Required work >>
Each line from the one that contains "order: Artiodactyla" through the last line of the listing below is to be returned exactly as it stands, and nothing else.

Information provided >>
'''

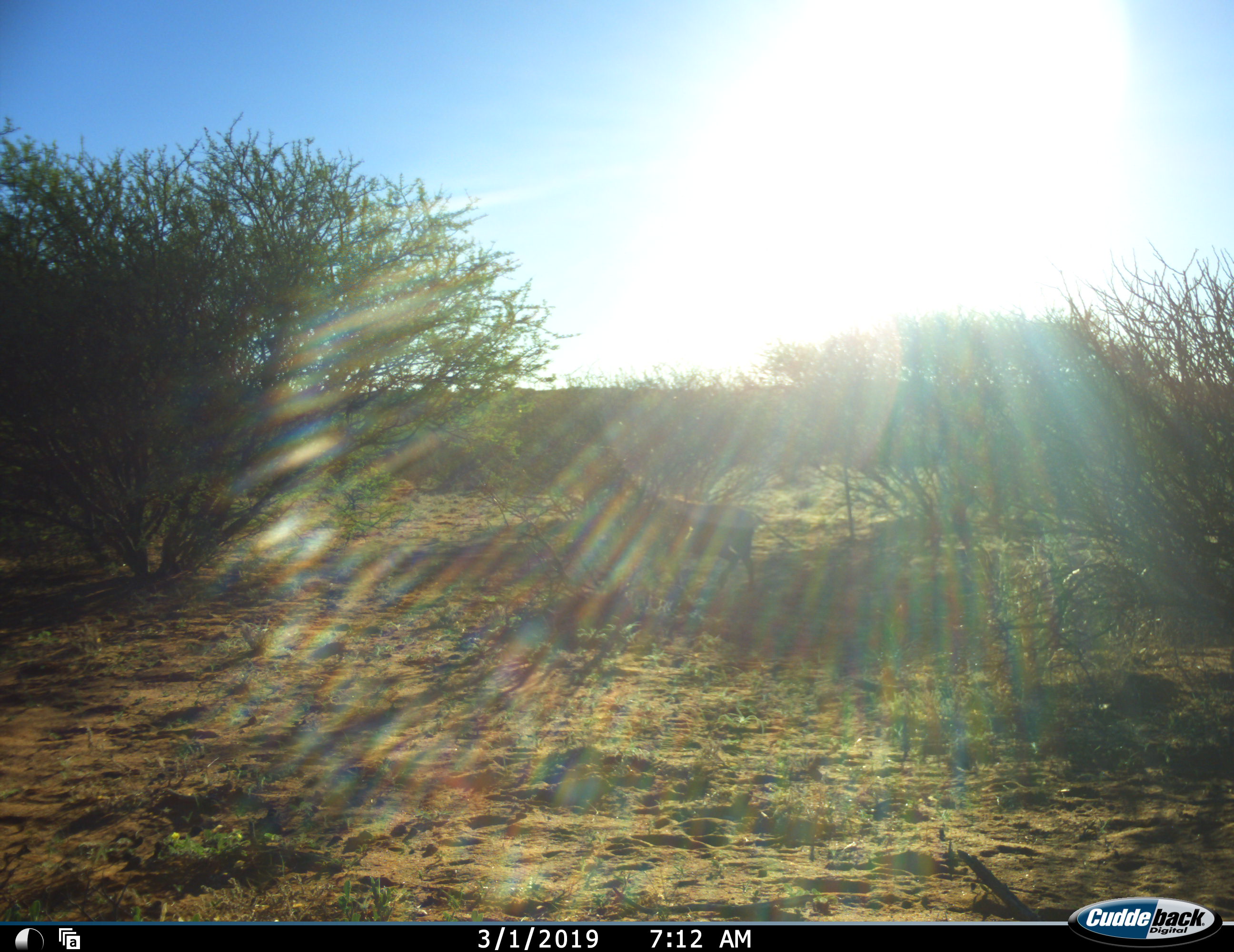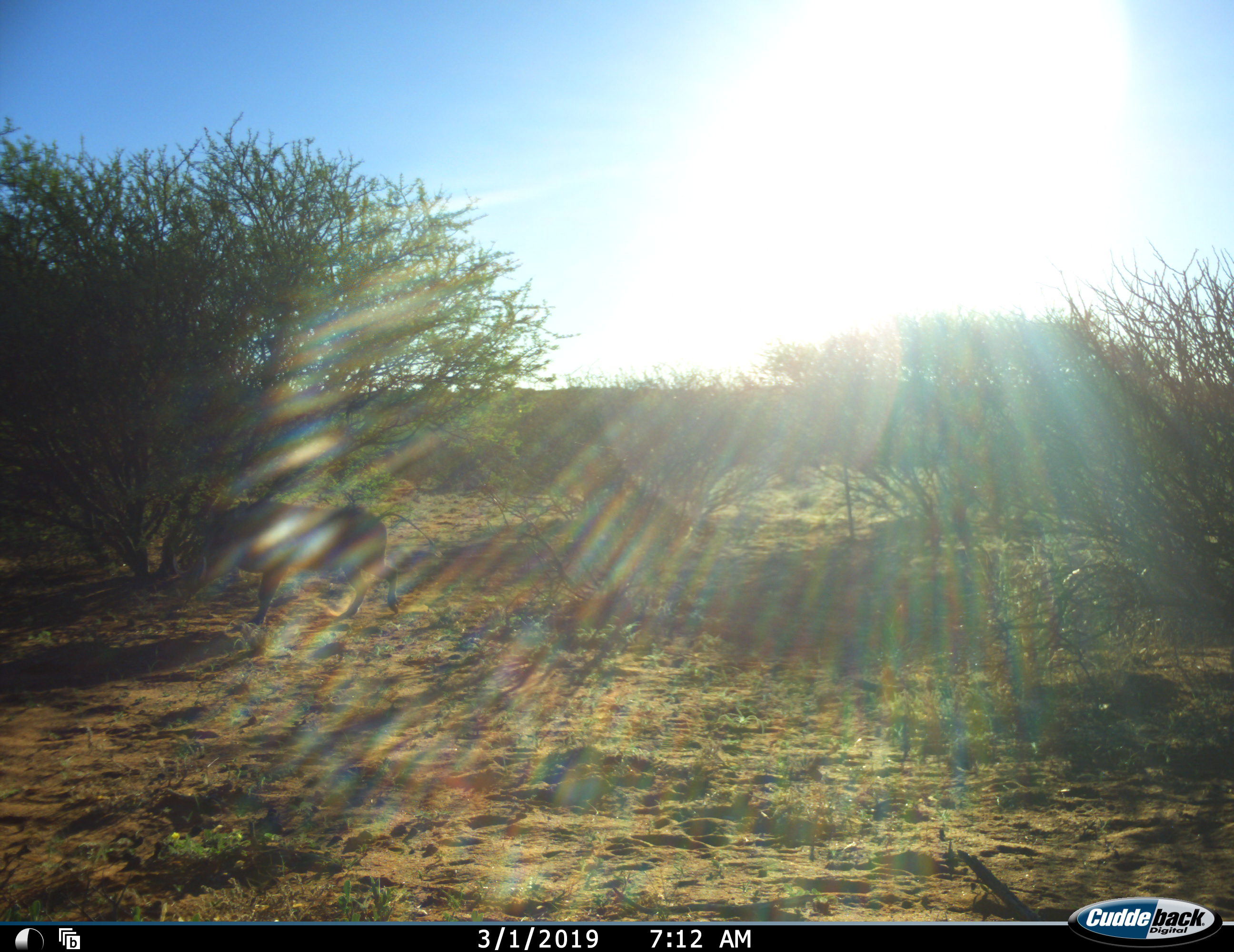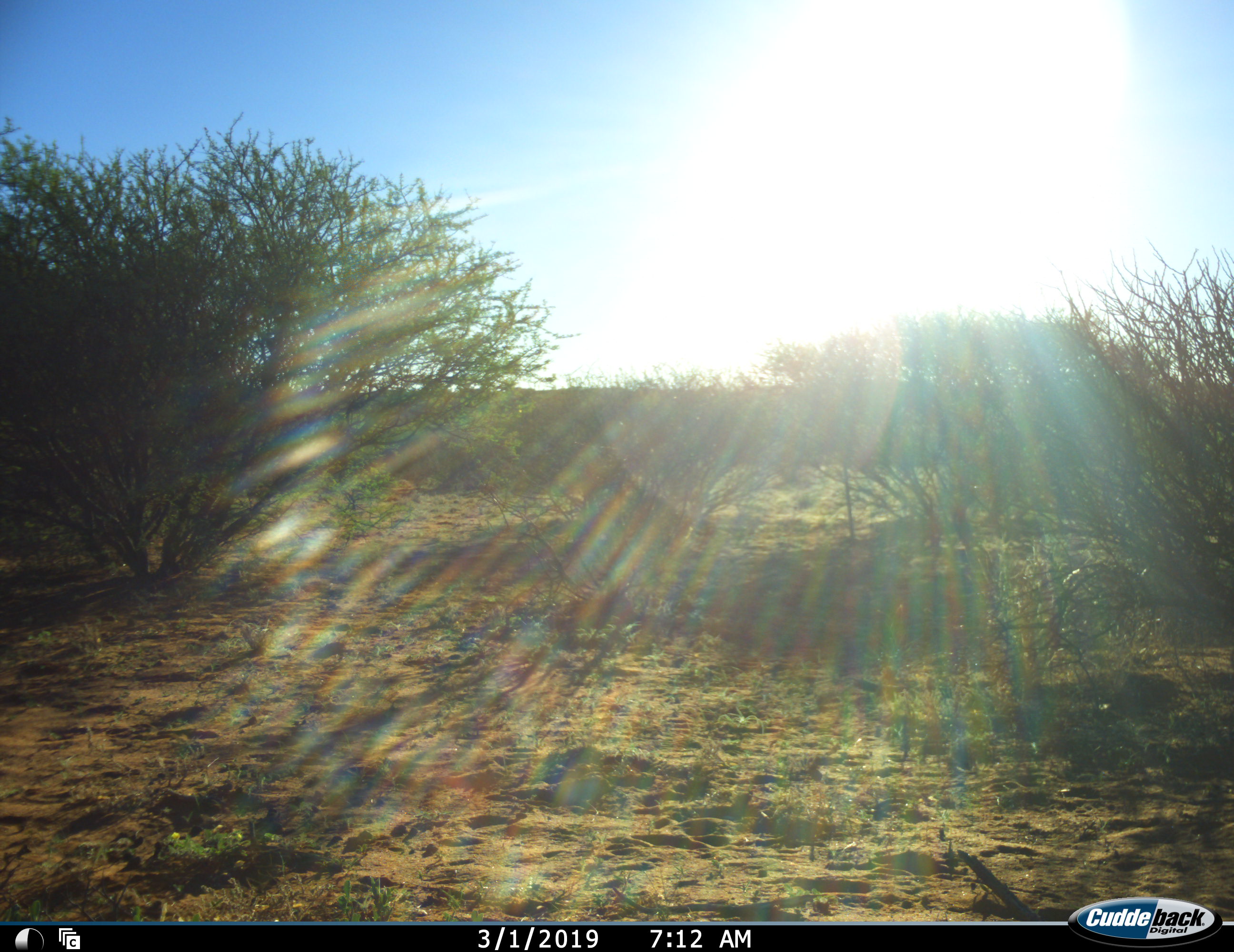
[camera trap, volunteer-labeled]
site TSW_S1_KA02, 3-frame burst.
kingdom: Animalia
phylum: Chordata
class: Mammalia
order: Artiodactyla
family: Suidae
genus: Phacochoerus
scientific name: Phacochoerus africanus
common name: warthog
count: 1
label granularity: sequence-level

'''

Finished exercise >>
order: Artiodactyla
family: Suidae
genus: Phacochoerus
scientific name: Phacochoerus africanus
common name: warthog
count: 1
label granularity: sequence-level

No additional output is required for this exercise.